[start]

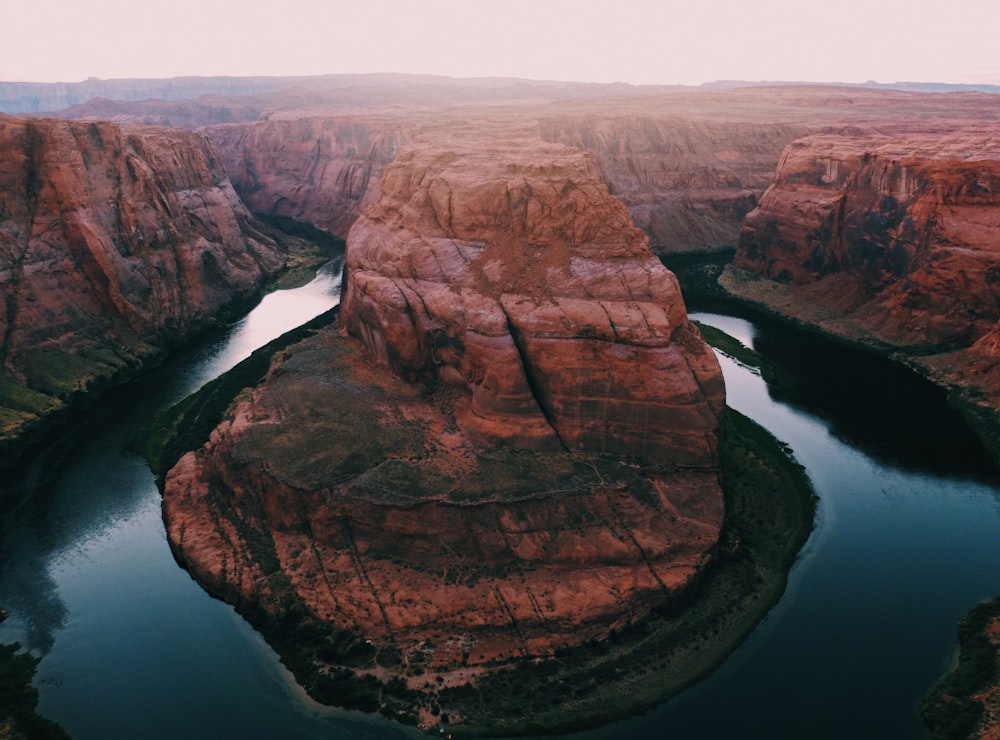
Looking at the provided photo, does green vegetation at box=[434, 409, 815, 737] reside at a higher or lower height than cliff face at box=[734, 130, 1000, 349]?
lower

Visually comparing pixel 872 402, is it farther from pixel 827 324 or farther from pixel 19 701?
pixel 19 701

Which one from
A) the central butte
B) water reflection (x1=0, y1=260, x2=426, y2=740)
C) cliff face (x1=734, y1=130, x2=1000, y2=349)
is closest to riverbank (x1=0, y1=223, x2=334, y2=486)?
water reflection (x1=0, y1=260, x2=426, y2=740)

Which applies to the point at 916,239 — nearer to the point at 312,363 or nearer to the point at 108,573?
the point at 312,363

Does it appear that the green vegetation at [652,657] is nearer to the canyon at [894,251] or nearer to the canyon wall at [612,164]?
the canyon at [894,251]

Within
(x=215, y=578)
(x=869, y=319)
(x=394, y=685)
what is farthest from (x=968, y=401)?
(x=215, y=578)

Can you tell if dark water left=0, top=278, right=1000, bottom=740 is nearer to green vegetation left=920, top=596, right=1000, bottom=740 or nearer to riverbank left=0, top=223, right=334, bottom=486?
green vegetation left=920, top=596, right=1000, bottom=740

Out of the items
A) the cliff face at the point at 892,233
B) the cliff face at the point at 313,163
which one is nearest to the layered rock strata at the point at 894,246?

[end]

* GIVEN EXERCISE *
Reproduce only the lines between the line containing "Which applies to" and the last line of the records, those two lines included, exactly.

* COMPLETE RESPONSE *
Which applies to the point at 916,239 — nearer to the point at 312,363 or nearer to the point at 108,573?
the point at 312,363

Does it appear that the green vegetation at [652,657] is nearer to the canyon at [894,251] or nearer to the canyon wall at [612,164]?
the canyon at [894,251]

Within
(x=215, y=578)
(x=869, y=319)
(x=394, y=685)
what is farthest from (x=968, y=401)?
(x=215, y=578)

Can you tell if dark water left=0, top=278, right=1000, bottom=740 is nearer to green vegetation left=920, top=596, right=1000, bottom=740 or nearer to riverbank left=0, top=223, right=334, bottom=486?
green vegetation left=920, top=596, right=1000, bottom=740

Out of the items
A) the cliff face at the point at 892,233
B) the cliff face at the point at 313,163
which one is nearest to the layered rock strata at the point at 894,246?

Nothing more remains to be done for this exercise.